In occasione della consueta conferenza stampa di fine anno, svoltasi a Ottawa lo scorso 19 dicembre, il primo ministro Justin Trudeau ha guidato i cittadini canadesi tra gli eventi che hanno recentemente condotto il Paese al centro della scena politica internazionale, fornendo una chiara panoramica del turbolento e vivace anno trascorso. Il premier canadese si è, così, espresso su alcune cruciali tematiche del momento, rendendo protagoniste del proprio discorso le lotte politiche interne, le crisi diplomatiche e le nuove guerre commerciali.

Passati in rassegna i traguardi raggiunti dal proprio governo, si sono, successivamente, resi inevitabili i riferimenti ai fatti più controversi dell’anno. In risposta alle domande dei giornalisti presenti, Justin Trudeau ha, infatti, commentato alcuni episodi cruciali della politica interna e interazionale. In particolare, ha preso atto del grande, quanto prevedibile, clamore generato dall’attuale instabilità delle relazioni con la Cina.

A partire dal 1° dicembre, infatti, lo scontro tra i due Paesi non mostra segni di attenuazione.  Arrestata a Vancouver su richiesta degli Stati Uniti e successivamente rilasciata su cauzione, Meng Wanzhou, CFO del colosso della telefonia cinese Huawei, è diventata il simbolo della disputa in corso. Accusata dagli Stati Uniti di violazione delle sanzioni imposte contro l’Iran e di attività illecite ai danni della sicurezza nazionale degli Stati Uniti”, Lady Huawei è attualmente sottoposta all’obbligo di non lasciare il territorio canadese, dove il prossimo 6 febbraio dovrebbe svolgersi il processo per la sua estradizione negli Stati Uniti.

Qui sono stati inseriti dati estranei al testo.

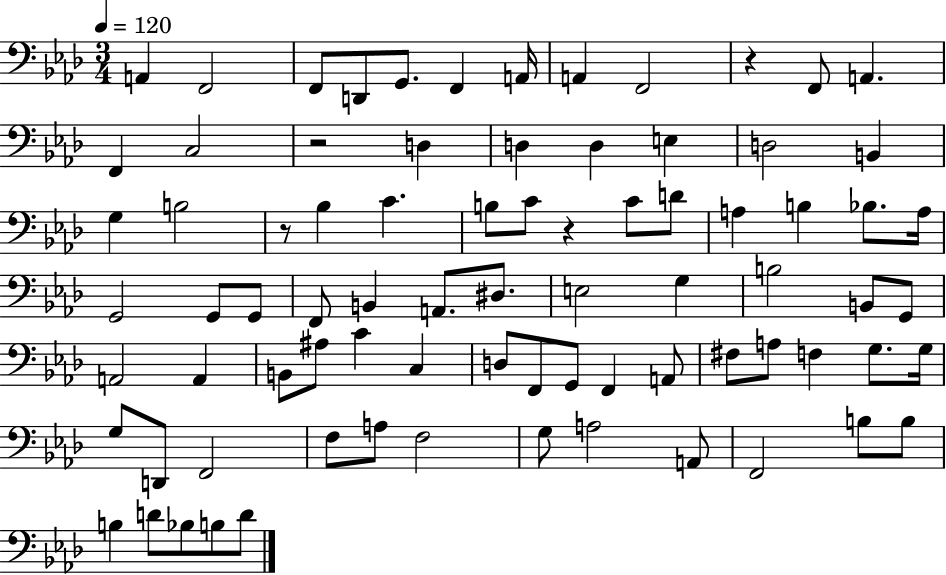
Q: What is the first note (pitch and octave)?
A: A2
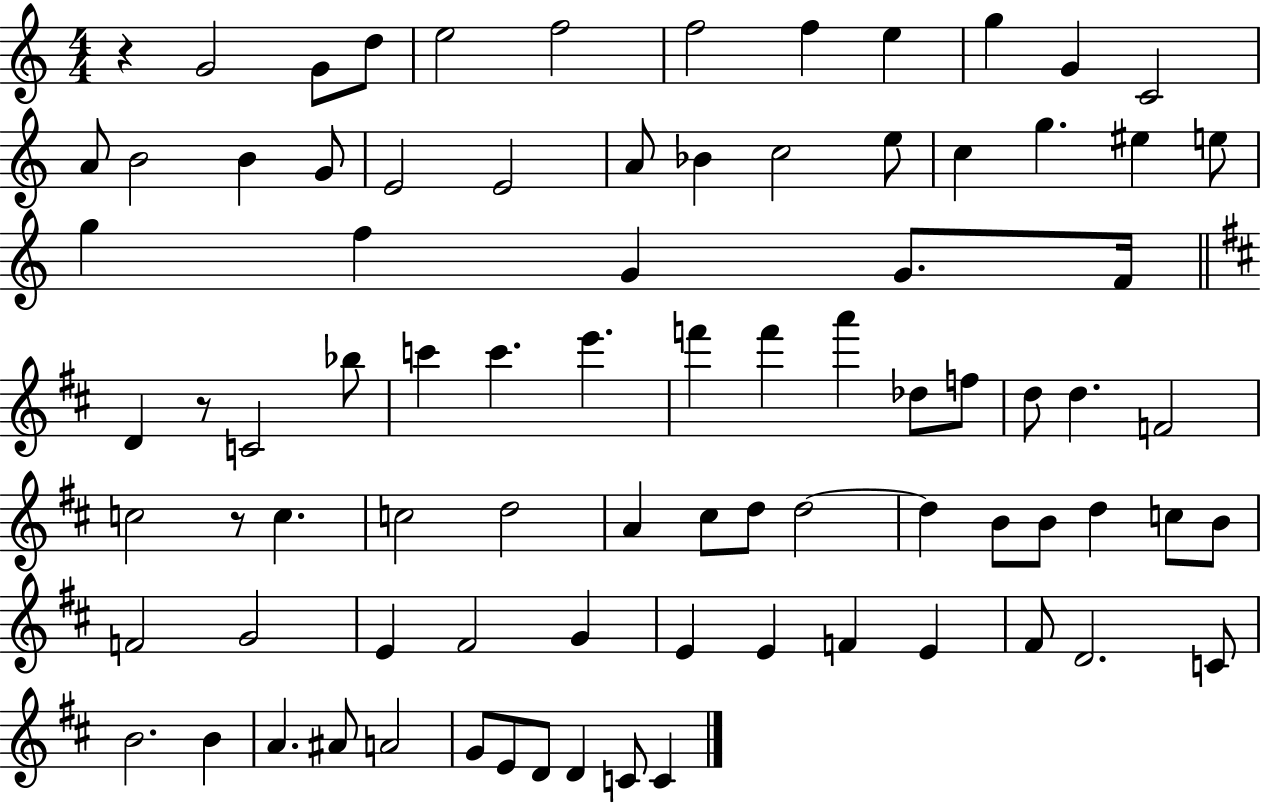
R/q G4/h G4/e D5/e E5/h F5/h F5/h F5/q E5/q G5/q G4/q C4/h A4/e B4/h B4/q G4/e E4/h E4/h A4/e Bb4/q C5/h E5/e C5/q G5/q. EIS5/q E5/e G5/q F5/q G4/q G4/e. F4/s D4/q R/e C4/h Bb5/e C6/q C6/q. E6/q. F6/q F6/q A6/q Db5/e F5/e D5/e D5/q. F4/h C5/h R/e C5/q. C5/h D5/h A4/q C#5/e D5/e D5/h D5/q B4/e B4/e D5/q C5/e B4/e F4/h G4/h E4/q F#4/h G4/q E4/q E4/q F4/q E4/q F#4/e D4/h. C4/e B4/h. B4/q A4/q. A#4/e A4/h G4/e E4/e D4/e D4/q C4/e C4/q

Dal momento dell’arresto, l’inevitabile disputa ha, dunque, dominato le relazioni tra Cina e Canada. Il Ministero degli Esteri cinese, ha, infatti, immediatamente accusato lo Stato nordamericano di aver violato il protocollo consolare operante tra i due Paesi, “non notificando tempestivamente all’ambasciata cinese l’avvenuto arresto di Meng Wanzhou”. Successivamente, il Viceministro degli Esteri cinese avrebbe convocato l’ambasciatore canadese a Pechino, John McCallum, presentando ulteriori critiche nei confronti dell’operato del Canada, che avrebbe determinato, secondo quanto affermato dalle autorità cinesi, una violazione dei diritti umani della dirigente di Huawei.

Ad aumentare le tensioni e a rendere ancora più incerti gli esiti di tale vicenda, si è aggiunta una serie di arresti avvenuti ai danni di tre cittadini canadesi. L’ex diplomatico Michael Kovrig, l’imprenditore Michael Sparov, e un terzo soggetto d’identità ancora ignota, sarebbero stati, infatti, arrestati in Cina con l’accusa di compiere attività considerate “una minaccia alla sicurezza nazionale cinese”.  

Interpretabili come una possibile rappresaglia cinese al ‘caso Huawei’, tali detenzioni avrebbero infiammato la politica interna del Canada, concentrata ormai da settimane sull’accaduto e in attesa di risposte dal premier Trudeau.

Nonostante non sia stato ancora confermato il collegamento tra gli arresti avvenuti in Cina e il ‘caso Huawei’, le polemiche sembrano, tuttavia, destinate ad aumentare. Accusate di avere compiuto un’azione premeditata, le autorità canadesi continuano a sottolineare come l’arresto di Meng Wanzhou sia da considerarsi “un caso giudiziario e non politico”, ma l’incertezza sugli sviluppi di tale vicenda sembrerebbe destinata a proseguire.